Directions. Nothing but the line with "Is [3,315] higher" and the lines after it, through the end of the records below, is to be repeated, exactly as it is.

:::::

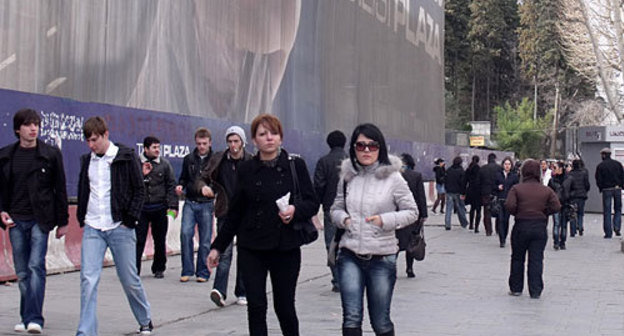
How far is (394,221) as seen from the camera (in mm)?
6133

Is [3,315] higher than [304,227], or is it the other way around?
[304,227]

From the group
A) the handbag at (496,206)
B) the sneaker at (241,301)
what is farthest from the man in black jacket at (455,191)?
the sneaker at (241,301)

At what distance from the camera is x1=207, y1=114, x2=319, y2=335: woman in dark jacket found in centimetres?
636

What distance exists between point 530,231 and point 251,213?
17.9ft

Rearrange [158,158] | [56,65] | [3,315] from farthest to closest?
1. [56,65]
2. [158,158]
3. [3,315]

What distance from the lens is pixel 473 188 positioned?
21266 mm

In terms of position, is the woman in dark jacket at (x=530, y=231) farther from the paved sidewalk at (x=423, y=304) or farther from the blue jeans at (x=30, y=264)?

:::::

Exercise solution.
Is [3,315] higher than [304,227], or is it the other way around?
[304,227]

From the group
A) the handbag at (496,206)
B) the sneaker at (241,301)
what is farthest from the man in black jacket at (455,191)?
the sneaker at (241,301)

At what distance from the camera is x1=207, y1=114, x2=319, y2=335: woman in dark jacket found in centimetres?
636

What distance exists between point 530,231 and point 251,213?
17.9ft

Rearrange [158,158] | [56,65] | [3,315] from farthest to closest?
1. [56,65]
2. [158,158]
3. [3,315]

What distance from the lens is pixel 473 188 positioned?
21266 mm

In terms of position, is the woman in dark jacket at (x=530, y=231) farther from the paved sidewalk at (x=423, y=304) or farther from the blue jeans at (x=30, y=264)?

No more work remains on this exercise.